▶ _Texte source_
==================================================

La prise en remorque d'un planeur par un avion en vol est une technique qui a vu le jour durant la Deuxième guerre mondiale, sur certains théatres d'opérations dont les jungles de la Birmanie et des îles du Pacifique. Bien souvent aucun aérodrome ne pouvait y être aménagé et pourtant l’envoi de renforts, de ravitaillement et l’évacuation des troupes se faisait par la voie des airs, exigeant de l’avion des tâches tout à fait extraordinaires, entraînant parfois des manœuvres acrobatiques. L’une de ces manoeuvres est la prise en remorque de planeurs par un avion en vol.

Waco et Dakota
Les deux photos ci-dessous montrent deux phases de l'opération lors d'entraînements effectués en Angleterre pour la mise au point de cette technique. Le planeur est un Waco Hadrian II et l'avion un Douglas Dakota. Le principe est simple : une perche munie d'un crochet à son extrémité est fixés sous l'avion. Le câble de remorquage du planeur est maintenu soulevé par deux mâts, ce qui permet à l'avion de l'accrocher lorsqu'il passe à basse altitude.

==================================================

▶ _Consigne a_
Veuillez relever chaque ligne des enregistrements qui contient la chaîne « truck », en respectant la casse.

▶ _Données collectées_
==================================================

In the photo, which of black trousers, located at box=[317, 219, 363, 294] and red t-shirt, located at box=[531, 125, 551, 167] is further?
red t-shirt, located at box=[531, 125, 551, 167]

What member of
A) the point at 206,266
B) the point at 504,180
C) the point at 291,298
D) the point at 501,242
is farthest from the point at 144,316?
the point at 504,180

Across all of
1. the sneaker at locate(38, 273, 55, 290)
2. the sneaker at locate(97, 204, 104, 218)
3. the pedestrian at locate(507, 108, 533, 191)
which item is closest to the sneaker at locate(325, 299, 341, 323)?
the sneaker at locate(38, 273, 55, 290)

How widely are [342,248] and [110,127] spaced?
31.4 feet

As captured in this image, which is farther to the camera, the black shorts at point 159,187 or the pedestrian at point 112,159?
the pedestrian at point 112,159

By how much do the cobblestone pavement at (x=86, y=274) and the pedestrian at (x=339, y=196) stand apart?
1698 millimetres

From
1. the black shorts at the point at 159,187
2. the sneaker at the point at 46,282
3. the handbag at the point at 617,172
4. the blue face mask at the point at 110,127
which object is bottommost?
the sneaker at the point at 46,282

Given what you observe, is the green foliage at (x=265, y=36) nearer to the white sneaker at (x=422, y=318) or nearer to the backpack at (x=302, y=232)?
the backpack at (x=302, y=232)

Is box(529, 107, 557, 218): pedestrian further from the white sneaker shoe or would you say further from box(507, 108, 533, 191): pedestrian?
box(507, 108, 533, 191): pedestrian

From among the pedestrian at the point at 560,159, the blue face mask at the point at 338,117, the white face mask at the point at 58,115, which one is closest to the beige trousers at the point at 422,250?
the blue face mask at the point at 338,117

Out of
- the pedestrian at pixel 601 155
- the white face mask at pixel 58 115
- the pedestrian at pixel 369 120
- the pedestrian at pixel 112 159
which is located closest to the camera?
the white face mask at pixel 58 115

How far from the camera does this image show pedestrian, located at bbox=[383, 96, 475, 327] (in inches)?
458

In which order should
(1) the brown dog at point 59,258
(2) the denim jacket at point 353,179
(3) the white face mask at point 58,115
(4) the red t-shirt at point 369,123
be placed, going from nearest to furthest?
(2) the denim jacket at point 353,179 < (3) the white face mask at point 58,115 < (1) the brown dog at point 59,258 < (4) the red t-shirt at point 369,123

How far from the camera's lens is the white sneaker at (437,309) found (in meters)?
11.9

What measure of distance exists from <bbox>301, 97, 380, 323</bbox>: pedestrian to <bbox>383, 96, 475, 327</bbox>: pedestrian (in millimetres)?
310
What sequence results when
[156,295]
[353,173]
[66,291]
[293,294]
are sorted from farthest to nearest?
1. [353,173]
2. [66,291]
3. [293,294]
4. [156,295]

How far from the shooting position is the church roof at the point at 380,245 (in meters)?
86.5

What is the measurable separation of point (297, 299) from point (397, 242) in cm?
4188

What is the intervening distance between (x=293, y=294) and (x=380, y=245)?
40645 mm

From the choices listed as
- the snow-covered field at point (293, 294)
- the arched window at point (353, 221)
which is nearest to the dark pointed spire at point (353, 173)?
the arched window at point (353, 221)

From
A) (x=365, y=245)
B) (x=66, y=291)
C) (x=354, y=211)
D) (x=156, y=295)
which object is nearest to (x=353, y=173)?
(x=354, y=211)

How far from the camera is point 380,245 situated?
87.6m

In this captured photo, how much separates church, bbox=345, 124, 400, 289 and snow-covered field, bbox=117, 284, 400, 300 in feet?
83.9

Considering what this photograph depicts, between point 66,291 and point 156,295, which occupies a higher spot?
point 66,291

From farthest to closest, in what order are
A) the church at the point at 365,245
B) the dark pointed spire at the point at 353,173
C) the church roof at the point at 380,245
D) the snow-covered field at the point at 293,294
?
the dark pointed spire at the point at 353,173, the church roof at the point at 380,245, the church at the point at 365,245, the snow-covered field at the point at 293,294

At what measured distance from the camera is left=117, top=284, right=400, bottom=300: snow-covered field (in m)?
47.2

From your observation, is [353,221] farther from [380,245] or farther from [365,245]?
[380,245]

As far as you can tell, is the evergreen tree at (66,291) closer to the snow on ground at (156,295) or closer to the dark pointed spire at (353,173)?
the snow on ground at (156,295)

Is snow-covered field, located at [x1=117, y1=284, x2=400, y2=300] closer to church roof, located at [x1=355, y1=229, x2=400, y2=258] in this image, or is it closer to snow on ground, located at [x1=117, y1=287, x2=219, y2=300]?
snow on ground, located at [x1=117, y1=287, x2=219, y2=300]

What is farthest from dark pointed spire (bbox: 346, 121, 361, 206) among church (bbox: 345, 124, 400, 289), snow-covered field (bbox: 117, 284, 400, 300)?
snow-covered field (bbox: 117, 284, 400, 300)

==================================================

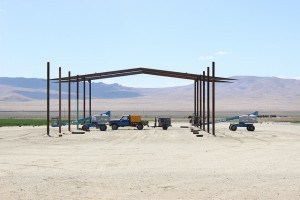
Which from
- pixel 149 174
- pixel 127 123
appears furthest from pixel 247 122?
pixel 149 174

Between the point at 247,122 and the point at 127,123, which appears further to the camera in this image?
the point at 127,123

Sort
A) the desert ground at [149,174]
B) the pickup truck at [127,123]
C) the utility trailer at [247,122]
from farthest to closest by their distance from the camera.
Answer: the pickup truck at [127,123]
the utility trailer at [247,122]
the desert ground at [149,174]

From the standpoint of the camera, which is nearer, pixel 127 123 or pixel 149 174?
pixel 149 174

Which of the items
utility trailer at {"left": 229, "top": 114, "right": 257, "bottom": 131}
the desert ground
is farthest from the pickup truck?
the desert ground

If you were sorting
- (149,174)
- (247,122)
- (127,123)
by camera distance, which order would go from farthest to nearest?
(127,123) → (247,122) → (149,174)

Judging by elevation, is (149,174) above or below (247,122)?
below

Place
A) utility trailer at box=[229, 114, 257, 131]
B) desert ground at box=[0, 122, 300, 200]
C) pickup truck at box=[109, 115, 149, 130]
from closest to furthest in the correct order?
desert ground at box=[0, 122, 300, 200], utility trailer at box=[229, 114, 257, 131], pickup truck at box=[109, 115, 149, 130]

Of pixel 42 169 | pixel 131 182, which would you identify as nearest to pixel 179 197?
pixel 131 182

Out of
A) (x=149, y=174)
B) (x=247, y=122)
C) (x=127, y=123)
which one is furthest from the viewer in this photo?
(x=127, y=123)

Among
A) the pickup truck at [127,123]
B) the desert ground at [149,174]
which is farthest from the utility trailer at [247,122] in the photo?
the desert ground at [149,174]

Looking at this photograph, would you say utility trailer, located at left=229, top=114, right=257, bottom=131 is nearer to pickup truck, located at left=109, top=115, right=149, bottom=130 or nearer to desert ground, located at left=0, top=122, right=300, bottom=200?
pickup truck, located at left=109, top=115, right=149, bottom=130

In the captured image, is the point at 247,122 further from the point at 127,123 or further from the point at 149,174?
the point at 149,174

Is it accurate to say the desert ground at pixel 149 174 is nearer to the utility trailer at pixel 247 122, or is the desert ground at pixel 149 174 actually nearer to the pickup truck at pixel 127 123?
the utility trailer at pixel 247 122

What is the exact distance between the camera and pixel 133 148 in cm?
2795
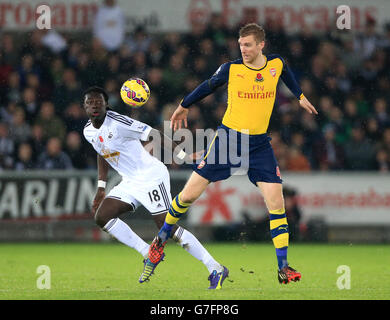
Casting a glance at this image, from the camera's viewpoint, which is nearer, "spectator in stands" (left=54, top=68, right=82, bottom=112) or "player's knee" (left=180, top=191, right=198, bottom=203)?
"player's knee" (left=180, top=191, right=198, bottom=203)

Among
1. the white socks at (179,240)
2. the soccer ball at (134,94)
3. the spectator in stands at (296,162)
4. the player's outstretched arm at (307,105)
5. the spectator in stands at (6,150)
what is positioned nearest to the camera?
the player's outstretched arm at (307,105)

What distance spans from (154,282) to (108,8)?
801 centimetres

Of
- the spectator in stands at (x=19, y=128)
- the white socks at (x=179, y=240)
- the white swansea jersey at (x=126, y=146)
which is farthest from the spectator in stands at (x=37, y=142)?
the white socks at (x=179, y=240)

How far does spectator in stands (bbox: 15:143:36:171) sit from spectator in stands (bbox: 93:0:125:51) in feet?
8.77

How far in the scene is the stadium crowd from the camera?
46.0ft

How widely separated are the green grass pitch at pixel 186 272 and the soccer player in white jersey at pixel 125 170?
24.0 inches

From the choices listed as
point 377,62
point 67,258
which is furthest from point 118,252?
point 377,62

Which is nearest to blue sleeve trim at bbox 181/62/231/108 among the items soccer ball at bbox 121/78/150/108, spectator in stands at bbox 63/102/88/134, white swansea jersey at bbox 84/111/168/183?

==================================================

▶ _Consigne b_
Reproduisez fidèlement le passage du texte sur le remorquage des planeurs qui commence par « Waco et Dakota » et se poursuit jusqu'à « à basse altitude. ».

▶ _Réponse a_
B) the pickup truck at [127,123]
Answer: the pickup truck at [127,123]
is farthest from the pickup truck?
C) pickup truck at box=[109, 115, 149, 130]
desert ground at box=[0, 122, 300, 200], utility trailer at box=[229, 114, 257, 131], pickup truck at box=[109, 115, 149, 130]
A) the pickup truck at [127,123]
Looking at this photograph, would you say utility trailer, located at left=229, top=114, right=257, bottom=131 is nearer to pickup truck, located at left=109, top=115, right=149, bottom=130 or nearer to desert ground, located at left=0, top=122, right=300, bottom=200?
pickup truck, located at left=109, top=115, right=149, bottom=130
Is it accurate to say the desert ground at pixel 149 174 is nearer to the utility trailer at pixel 247 122, or is the desert ground at pixel 149 174 actually nearer to the pickup truck at pixel 127 123?

▶ _Réponse b_
Waco et Dakota
Les deux photos ci-dessous montrent deux phases de l'opération lors d'entraînements effectués en Angleterre pour la mise au point de cette technique. Le planeur est un Waco Hadrian II et l'avion un Douglas Dakota. Le principe est simple : une perche munie d'un crochet à son extrémité est fixés sous l'avion. Le câble de remorquage du planeur est maintenu soulevé par deux mâts, ce qui permet à l'avion de l'accrocher lorsqu'il passe à basse altitude.